(Extract to read Opens)

Matched Tumor Samples

A relatively simple schema for the analysis of matched tumor/normal samples from cancer studies. The assumed setting is as follows.

  • Each bio entity is a patient/donor.
  • Each donor gives one normal (bio) sample (e.g., blood or saliva) and at least one (bio) sample from the cancer (e.g., primary tumor or metastesis).
  • For each tumor and non-tumor sample, there is at least one DNA HTS library sequenced.
  • For each tumor sample, there can be RNA HTS libraries.
  • Only the first seen DNA/RNA library is considered for each sample (the “primary one”)

Note

The requirement of one DNA HTS library for each sample and RNA only for tumor can be dropped in the future.

Matched Tumor Fields

The following fields must be present for matched tumor sample sheets.

  • BioSample
    • isTumor – a boolean defining whether the sample was taken from tumor cells

Matched Tumor TSV Schema

Additionally, there is an alternative to defining schemas in JSON format for matched tumor sample sheets. Instead, a TSV-based schema can be used.

Optionally, the schema can contain meta data, starting with [Metadata] INI-style section header (the data section has to start with [Data]).

[Metadata]
schema	cancer_matched
schema_version	v1
title	Example matched cancer tumor/normal study
description	The study has two patients, P001 has one tumor sample, P002 has two

[Data]

The schema and schema_version lines are optional.

If the file does not start with an INI-style section header, it starts with tab-separated column names. An example is shown below:

patientName	sampleName	isTumor	extractionType	libraryType	folderName
P001	N1	N	DNA	WES	P001-N1-DNA1-WES1
P001	T1	Y	DNA	WES	P001-T1-DNA1-WES1
P001	T1	Y	RNA	mRNA-seq	P001-T1-RNA1-mRNAseq1
P002	N1	N	DNA	WES	P001-N1-DNA1-WES1
P002	T1	Y	DNA	WES	P001-T1-DNA1-WES1
P002	T1	Y	DNA	WES	P001-T1-RNA1-RNAseq1
P002	T2	Y	DNA	WES	P001-T2-DNA1-WES1
P002	T2	Y	RNA	mRNA-seq	P001-T2-RNA1-mRNAseq1

They are as follows:

  1. patientName – name of the patient, used to identify the patient in the sample sheet. This value will be used as the secondary id of the BioEntity of the patient.

(Extract to read Closes)

Directions:
[A] Extract the passage of the matched tumor samples page from "Matched Tumor Samples" to "tumor or metastesis).", copying it word for word.
[B] Continue the matched tumor samples documentation from the point where it ends.

(Records provided Opens)

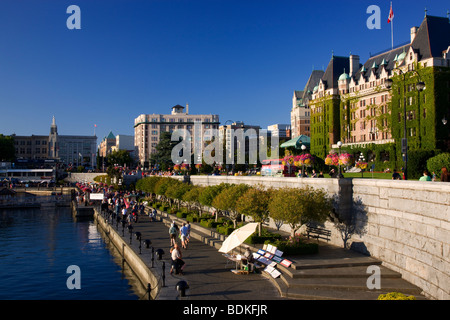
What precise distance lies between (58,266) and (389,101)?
205 feet

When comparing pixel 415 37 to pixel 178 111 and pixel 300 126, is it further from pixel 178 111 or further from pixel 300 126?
pixel 178 111

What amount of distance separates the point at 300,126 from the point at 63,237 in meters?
102

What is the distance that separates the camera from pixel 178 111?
628ft

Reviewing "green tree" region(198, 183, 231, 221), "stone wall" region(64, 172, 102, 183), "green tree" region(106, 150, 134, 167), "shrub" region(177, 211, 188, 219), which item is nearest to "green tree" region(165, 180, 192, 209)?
"shrub" region(177, 211, 188, 219)

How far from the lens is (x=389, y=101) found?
232 feet

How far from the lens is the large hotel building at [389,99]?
190 ft

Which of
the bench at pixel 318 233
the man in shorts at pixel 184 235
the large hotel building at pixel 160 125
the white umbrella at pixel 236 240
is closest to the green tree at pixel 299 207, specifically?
the bench at pixel 318 233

(Records provided Closes)

Responses:
[A]
Matched Tumor Samples

A relatively simple schema for the analysis of matched tumor/normal samples from cancer studies. The assumed setting is as follows.

  • Each bio entity is a patient/donor.
  • Each donor gives one normal (bio) sample (e.g., blood or saliva) and at least one (bio) sample from the cancer (e.g., primary tumor or metastesis).

[B]
  2. sampleName – name of the sample, used to identify the sample for the patient in the sample sheet. The secondary ID of the BioSample will be generated from the patientName and sampleName.
  3. isTumor – a flag identifying a sample as being from tumor, one of {Y, N, 1, 0}
  4. extractionType – a valid extraction type as in the JSON schema, which is one of DNA, RNA or other. Based on the extractionType (and the secondary ID of the BioSample), the secondary ID of the TestSample will be generated.
  5. libraryType – a valid libraryType, as in the JSON schema, e.g., WES or mRNA-seq. Based on the libraryType (and the secondary ID of the TestSample), the secondary ID of the NGSLibrary will be generated.
  6. folderName – a folder name to search the library’s FASTQ files for. The list of base folders to search for is given in the configuration and this folder is searched for a folder with the name given here. Thus, no absolute path is given here, only the folder name.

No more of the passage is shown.